> **Exercise A**
In the seminar announcement below, what program does the speaker say she is leading?
> **Exercise B**
Reproduce the seminar announcement word for word, starting at "Asia/Shanghai" and ending at "with this program.".
> **Exercise C**
Carry on the seminar announcement about dark matter and black holes from the point where it stops.

> **Given text**
○ ○ ○ ○ ○ ○ ○
Seminars

From Cosmic Surveys to Dark Matter & Black Holes

by Dr Ting Li (University of Toronto)

Asia/Shanghai
TDLI

TDLI

Description
Abstract

Our understanding of the universe has been revolutionized with large-scale astrometric, photometric, and spectroscopic surveys in the past decade. In this talk, she will summarize astrophysical observations that can constrain the fundamental physics of dark matter in the era of modern cosmic surveys. She will highlight the progress that has been made so far with past and ongoing astronomical observations with modern surveys, and discuss how the next-generation cosmic survey programs such as CSST will complement other experiments to strengthen our understanding of the fundamental characteristics of dark matter. She will finish her talk with a program that she is leading: the Southern Stellar Stream Spectroscopic Survey, or S5, and discuss how they study dark matter and black holes together with this program.
○ ○ ○ ○ ○ ○ ○
> **Supplied records**
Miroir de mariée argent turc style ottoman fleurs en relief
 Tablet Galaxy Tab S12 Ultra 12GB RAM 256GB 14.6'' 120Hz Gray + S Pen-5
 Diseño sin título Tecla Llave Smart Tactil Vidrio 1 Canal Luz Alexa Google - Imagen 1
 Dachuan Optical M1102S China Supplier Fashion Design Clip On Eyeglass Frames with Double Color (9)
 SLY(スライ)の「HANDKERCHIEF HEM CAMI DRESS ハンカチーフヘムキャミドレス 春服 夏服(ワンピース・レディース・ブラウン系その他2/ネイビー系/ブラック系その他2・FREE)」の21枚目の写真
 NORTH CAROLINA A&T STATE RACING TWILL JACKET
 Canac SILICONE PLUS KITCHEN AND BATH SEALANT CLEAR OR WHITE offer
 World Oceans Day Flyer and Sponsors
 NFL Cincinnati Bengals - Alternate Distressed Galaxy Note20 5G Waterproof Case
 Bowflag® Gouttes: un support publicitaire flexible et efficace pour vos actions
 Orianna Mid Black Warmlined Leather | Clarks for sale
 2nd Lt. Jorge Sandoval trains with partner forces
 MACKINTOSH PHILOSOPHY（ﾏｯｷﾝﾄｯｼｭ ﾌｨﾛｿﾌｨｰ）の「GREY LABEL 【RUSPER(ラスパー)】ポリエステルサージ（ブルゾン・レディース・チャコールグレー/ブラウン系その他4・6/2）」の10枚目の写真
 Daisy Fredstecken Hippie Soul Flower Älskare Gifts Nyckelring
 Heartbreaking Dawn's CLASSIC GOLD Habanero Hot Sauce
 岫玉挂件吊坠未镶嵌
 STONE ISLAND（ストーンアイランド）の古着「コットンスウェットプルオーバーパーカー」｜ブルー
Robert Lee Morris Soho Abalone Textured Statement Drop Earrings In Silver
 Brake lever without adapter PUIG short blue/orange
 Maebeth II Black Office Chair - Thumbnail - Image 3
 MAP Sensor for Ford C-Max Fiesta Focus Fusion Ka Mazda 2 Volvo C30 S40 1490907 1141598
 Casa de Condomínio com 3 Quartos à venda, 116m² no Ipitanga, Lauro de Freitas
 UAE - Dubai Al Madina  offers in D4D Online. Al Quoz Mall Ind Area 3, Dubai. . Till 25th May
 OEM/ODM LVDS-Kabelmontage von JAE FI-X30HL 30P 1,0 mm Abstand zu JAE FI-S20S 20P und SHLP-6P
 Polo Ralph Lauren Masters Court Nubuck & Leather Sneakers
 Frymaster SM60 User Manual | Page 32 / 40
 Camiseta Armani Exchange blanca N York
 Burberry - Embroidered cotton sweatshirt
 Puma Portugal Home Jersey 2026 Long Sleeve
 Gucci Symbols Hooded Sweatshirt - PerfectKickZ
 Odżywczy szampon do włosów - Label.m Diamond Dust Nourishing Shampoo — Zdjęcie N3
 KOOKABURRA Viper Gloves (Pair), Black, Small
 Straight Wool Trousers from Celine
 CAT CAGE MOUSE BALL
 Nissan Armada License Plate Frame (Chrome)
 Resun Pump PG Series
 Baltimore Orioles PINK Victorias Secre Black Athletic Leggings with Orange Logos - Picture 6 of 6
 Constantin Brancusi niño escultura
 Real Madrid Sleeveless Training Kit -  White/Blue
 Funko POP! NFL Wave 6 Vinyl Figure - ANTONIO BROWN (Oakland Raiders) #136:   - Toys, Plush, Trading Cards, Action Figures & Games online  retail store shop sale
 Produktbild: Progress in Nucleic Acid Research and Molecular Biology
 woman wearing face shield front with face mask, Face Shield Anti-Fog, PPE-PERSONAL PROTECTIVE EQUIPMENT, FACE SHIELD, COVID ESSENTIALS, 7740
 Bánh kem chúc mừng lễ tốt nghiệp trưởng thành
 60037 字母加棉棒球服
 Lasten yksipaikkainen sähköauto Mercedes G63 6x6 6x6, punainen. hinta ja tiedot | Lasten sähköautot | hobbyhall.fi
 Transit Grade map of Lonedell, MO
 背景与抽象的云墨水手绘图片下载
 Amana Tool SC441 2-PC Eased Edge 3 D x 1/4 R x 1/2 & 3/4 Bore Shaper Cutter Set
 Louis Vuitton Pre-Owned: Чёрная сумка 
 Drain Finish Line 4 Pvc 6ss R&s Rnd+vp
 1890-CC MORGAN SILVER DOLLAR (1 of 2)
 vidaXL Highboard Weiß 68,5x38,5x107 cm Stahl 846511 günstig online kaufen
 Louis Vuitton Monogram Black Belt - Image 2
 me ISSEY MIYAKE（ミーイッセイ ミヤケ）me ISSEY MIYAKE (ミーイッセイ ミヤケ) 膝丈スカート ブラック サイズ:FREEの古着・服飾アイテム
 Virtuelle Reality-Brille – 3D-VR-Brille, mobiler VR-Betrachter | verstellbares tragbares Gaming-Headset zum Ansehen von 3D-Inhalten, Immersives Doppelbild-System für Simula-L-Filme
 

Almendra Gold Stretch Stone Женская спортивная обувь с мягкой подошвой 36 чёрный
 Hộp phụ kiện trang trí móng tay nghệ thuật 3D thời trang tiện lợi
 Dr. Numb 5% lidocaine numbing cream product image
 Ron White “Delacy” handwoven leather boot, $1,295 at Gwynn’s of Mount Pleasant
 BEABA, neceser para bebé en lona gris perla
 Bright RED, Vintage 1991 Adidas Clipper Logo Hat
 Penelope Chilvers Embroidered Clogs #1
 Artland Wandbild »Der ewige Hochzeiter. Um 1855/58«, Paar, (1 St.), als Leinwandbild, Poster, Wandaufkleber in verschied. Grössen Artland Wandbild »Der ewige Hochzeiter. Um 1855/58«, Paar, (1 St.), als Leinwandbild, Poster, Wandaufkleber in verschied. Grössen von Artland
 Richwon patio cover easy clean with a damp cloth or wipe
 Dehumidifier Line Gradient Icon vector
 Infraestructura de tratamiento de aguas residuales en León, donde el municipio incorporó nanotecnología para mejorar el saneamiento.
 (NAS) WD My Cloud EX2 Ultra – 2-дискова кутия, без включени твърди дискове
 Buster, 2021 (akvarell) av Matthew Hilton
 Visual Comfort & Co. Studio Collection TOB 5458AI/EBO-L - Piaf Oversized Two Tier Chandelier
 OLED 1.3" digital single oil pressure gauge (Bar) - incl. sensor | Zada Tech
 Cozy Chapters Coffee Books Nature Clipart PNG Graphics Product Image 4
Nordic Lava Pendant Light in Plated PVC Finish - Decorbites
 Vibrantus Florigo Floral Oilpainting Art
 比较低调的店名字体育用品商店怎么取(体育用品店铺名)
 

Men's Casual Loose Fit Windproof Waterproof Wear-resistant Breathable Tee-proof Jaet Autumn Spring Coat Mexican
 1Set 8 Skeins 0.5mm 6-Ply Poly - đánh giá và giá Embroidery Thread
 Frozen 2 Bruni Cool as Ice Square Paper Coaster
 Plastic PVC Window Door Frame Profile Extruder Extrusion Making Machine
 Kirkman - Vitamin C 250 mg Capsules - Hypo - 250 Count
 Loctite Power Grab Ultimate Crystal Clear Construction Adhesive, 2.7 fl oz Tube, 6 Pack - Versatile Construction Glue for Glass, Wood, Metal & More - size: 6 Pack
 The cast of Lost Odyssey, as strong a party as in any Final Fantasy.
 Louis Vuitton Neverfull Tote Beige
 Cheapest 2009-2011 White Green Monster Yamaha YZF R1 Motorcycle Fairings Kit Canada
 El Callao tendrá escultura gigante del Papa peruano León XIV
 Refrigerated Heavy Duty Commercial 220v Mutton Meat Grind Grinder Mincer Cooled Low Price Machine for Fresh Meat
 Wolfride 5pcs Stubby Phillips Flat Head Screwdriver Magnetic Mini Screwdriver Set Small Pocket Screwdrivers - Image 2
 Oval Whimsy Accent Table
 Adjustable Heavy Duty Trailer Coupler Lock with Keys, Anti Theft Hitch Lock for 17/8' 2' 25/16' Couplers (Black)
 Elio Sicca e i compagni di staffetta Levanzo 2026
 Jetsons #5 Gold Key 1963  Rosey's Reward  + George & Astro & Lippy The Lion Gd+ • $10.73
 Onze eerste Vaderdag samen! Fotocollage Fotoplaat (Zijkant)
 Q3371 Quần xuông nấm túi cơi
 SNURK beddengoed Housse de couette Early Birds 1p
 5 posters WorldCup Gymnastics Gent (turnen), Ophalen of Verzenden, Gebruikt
○ ○ ○ ○ ○ ○ ○
> **Reply A**
The Southern Stellar Stream Spectroscopic Survey, or S5.

> **Reply B**
Asia/Shanghai
TDLI

TDLI

Description
Abstract

Our understanding of the universe has been revolutionized with large-scale astrometric, photometric, and spectroscopic surveys in the past decade. In this talk, she will summarize astrophysical observations that can constrain the fundamental physics of dark matter in the era of modern cosmic surveys. She will highlight the progress that has been made so far with past and ongoing astronomical observations with modern surveys, and discuss how the next-generation cosmic survey programs such as CSST will complement other experiments to strengthen our understanding of the fundamental characteristics of dark matter. She will finish her talk with a program that she is leading: the Southern Stellar Stream Spectroscopic Survey, or S5, and discuss how they study dark matter and black holes together with this program.

> **Reply C**
Biography

Ting Li is an Assistant Professor at the Department of Astronomy & Astrophysics, the University of Toronto. Tings research focuses on near-field cosmology. In particular, she studies the stars in the Milky Way Galaxy and nearby galaxies to understand how they form and to understand the nature of dark matter. She specializes in analyzing large data sets from modern sky surveys and also performs traditional astronomical observations with optical and near-infrared telescopes. Ting also builds astronomical instruments and contributes to infrastructure work for large-area sky surveys such as the Dark Energy Survey (DES), Dark Energy Spectroscopic Instrument (DESI) and others. She is the founder and leader of the Southern Stellar Stream Spectroscopic Survey, a survey to map streams of stars in the sky visible from the southern hemisphere to determine the mass profile of the Milky Way. Ting grew up in Shanghai, China, where she completed her bachelors degree at Fudan University, with a major in physics and a minor in diplomacy. She received the Eramus Mundus Scholarship for a Joint European Master Program in Space Science and Technology. She earned her PhD in physics from Texas A&M University in 2016, and was selected as the 2016 recipient of the Leon Lederman fellow at Fermi National Accelerator Laboratory. She was a NASA Hubble Fellowship Program Einstein Fellow and Carnegie-Princeton Fellow at Carnegie Observatories in 2019-2021.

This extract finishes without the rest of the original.